The streak-throated canastero is 15 to 16 cm long and weighs 23 to 24 g. The sexes have the same plumage. Adults of the nominate subspecies have a dull whitish buff supercilium, dark brownish lores, and a vague brownish streak behind the eye on an otherwise dark brown and grayish buff streaked face. Their crown is dull dark brown with faint darker streaks and small blackish dots on the forehead. Their back, rump, and uppertail coverts are dull dark brown with faint darker streaks on the back that become longer and wider towards the rump. Their wings are mostly dull dark brownish with some rufous on the coverts and rufescent edges on some secondaries. Their tail is dark brown with tawny-buff edges on the feather's outer webs. Their chin is orange-rufous, their throat and breast pale brown, their belly a paler brown, and their flanks and undertail coverts a warmer brownish buff. Their throat has thin blackish streaks that disappear on the upper breast. Their iris is brown, their maxilla black to dark horn, their mandible blackish to gray with a black tip, and their legs and feet grayish olive to brownish gray. Juveniles have little or no orange and less distinct streaks on the throat and some rufous on the tail.

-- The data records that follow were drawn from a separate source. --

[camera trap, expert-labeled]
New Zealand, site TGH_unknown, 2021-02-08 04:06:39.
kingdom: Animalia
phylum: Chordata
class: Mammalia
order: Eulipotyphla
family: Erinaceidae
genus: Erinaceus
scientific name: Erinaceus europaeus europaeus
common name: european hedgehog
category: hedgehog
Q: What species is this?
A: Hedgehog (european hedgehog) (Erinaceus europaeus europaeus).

Subspecies A. h. cajamarcae has grayer upperparts than the nominate, with more distinct streaks, and has paler and less buffy underparts. A. h. robusta has a darker back with less distinct streaks than the nominate. A subpopulation in the Peruvian Andes has a clay-pinkish wash to the undersides and might represent another subspecies or species.

==Distribution and habitat==

The streak-throated canastero is a bird of the Peruvian and Bolivian Andes, and has a disjunct distribution. Subspecies A. h. cajamarcae is the northernmost. It is found in Peru's Department of Cajamarca. The nominate subspecies is found in Peru from La Libertad and Ancash departments south to the departments of Huancavelica and Ayacucho. A. h. robusta is found from the Department of Cuzco in Peru south into northern Bolivia's La Paz and Cochabamba departments. The species inhabits puna grassland, often areas with rocky outcrops and sometimes those with scattered bushes. In elevation it ranges from 2750 to 4800 m.

==Behavior==
===Movement===

The streak-throated canastero is mostly a year-round resident throughout its range but has been noted moving downslope in the southern Andes to avoid snowstorms.

===Feeding===

The streak-throated canastero feeds on arthropods and seeds. It forages singly or in pairs, gleaning prey from the ground and bunches of grass.

===Breeding===

The streak-throated canastero is assumed to breed in the austral spring and summer. It is thought to be monogamous. It makes a ball-shaped nest of grass with a side entrance and a lining of feathers, hair, and soft plant material. It typically places it on the ground in a clump of bunch grass. Nothing else is known about the species' breeding biology.

===Vocalization===

The streak-throated canastero's vocalizations are not well known. What is thought to be its song is "a quavering, soft trill 2–5 seconds in duration". It also makes a "doubled or tripled trill that lasts c. 1 second". Its contact call is "a burst of 'pit' notes, usually repeated 2–3 times".

==Status==

The IUCN has assessed the streak-throated canastero as being of Least Concern. It has a fairly large range, and though its population size is not known it is believed to be stable. No immediate threats have been identified. It is considered fairly common to common in much of its range and "[t]olerates at least moderate grazing".